En nu lezen we in de media dat Griekenland de weg naar boven gevonden heeft. Standard & Poor’s waardeerde het land in september op van ‘junk’ naar ‘investment grade’, de Financial Times schreef over een ‘stunning recovery’. De grote vraag is dus: wie had er nu gelijk – de oude Tsipras, of de nieuwe?

Naar de feiten dan maar. Griekenland heeft enkele kwartalen groei genoten, van minder dan een procent. De werkloosheid is sinds 2014 (deels door emigratie) gestaag aan het afnemen, maar ligt nog steeds boven de twintig procent. Het producentenvertrouwen is hoger dan ooit, de consumptie stijgt. Het toerisme trok aan, maar productiviteit, leningen en investeringen stagneren. De overheidsschuld is met 180 procent van het bbp hoger dan ooit. Het is een eenvoudige rekensom: te weinig groei voor te veel schuld. Varoufakis en de Tsipras van vóór juli 2015 hadden gelijk. Bezuinigen zonder schuldkwijtschelding leidt niet tot herstel. Dit scenario is nog steeds onhoudbaar. Het is een kwestie van tijd voordat nieuwe bezuinigingen zullen volgen, want de trojka vraagt altijd meer van hetzelfde.

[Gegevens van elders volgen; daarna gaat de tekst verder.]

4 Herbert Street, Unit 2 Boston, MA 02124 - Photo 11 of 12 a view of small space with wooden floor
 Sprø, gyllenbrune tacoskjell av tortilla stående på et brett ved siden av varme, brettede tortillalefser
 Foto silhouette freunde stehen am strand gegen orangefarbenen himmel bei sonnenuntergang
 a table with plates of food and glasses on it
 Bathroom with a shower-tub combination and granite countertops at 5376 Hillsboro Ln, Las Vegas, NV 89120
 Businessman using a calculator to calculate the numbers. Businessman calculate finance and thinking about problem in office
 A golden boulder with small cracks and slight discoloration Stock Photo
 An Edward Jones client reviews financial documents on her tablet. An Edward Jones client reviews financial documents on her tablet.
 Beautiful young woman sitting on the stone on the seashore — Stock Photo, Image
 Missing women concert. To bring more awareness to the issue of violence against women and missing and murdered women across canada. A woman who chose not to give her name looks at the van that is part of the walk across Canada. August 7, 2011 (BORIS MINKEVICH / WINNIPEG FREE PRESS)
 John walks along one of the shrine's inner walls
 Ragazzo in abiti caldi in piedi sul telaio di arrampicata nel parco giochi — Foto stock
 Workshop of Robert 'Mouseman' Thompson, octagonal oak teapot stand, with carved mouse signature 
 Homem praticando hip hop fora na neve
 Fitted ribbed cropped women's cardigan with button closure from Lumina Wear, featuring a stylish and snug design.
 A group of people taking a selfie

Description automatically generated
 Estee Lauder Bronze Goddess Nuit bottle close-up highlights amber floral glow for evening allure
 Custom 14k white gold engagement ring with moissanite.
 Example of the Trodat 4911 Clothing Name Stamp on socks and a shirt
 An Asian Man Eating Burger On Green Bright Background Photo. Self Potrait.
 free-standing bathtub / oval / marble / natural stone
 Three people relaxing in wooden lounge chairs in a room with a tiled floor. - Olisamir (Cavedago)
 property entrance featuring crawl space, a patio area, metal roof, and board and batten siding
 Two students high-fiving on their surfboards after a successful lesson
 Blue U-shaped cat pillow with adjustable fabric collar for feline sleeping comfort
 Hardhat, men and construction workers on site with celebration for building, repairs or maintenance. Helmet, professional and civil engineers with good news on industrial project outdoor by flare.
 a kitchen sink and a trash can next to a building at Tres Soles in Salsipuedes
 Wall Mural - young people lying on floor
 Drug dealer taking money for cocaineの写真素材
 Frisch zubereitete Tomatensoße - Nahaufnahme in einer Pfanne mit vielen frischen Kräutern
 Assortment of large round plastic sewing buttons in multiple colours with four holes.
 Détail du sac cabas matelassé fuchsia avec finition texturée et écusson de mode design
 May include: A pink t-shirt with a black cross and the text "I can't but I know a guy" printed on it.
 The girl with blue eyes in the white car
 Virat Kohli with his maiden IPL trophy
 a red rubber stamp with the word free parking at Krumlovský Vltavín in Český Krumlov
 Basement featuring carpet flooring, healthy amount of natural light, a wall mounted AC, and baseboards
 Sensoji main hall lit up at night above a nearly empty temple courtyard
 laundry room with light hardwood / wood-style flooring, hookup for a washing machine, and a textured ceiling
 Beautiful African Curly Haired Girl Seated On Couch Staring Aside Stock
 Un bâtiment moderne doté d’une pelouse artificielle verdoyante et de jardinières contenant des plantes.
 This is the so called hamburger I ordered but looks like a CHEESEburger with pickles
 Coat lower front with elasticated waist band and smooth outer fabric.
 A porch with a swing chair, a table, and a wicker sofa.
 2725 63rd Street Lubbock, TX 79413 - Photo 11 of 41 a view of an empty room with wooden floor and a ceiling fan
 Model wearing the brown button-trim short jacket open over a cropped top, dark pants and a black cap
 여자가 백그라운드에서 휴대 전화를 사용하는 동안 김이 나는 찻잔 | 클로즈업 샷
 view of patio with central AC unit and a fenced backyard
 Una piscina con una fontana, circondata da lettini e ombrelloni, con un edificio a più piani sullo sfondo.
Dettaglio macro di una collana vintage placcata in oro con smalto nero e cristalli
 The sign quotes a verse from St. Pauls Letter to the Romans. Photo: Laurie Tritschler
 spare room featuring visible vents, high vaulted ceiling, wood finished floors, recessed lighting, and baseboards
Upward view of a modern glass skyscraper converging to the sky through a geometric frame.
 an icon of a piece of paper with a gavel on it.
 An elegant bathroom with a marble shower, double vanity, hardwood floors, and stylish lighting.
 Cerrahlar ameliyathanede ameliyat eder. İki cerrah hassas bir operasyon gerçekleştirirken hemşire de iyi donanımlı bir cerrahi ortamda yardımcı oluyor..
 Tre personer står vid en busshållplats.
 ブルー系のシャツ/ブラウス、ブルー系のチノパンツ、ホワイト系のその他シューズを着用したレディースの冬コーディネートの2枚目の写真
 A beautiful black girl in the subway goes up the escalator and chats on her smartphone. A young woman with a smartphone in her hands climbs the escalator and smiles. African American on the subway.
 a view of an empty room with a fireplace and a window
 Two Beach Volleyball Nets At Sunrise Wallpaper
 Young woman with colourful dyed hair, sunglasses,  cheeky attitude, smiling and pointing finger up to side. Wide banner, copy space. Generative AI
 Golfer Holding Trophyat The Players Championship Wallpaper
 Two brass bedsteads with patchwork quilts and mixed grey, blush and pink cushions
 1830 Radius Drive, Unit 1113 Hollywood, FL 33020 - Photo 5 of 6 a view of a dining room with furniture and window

Het is ook een kwestie van tijd voor de eurozone ergens anders getest gaat worden. De zon blijft niet altijd schijnen. Ergens zal er weer een kleine lidstaat met een groot tekort opduiken (de grote mogen altijd doormodderen). Bij onveranderd beleid zal ook die in de afgrond gestort worden. Of wordt erkend dat onder deze regels de euro geen duurzame toekomst heeft? Onlangs las ik dat Jeroen Dijsselbloem ook een boek gaat schrijven over zijn tijd in de politiek. Ik kijk ernaar uit. Wat wordt zijn antwoord op mijn vraag?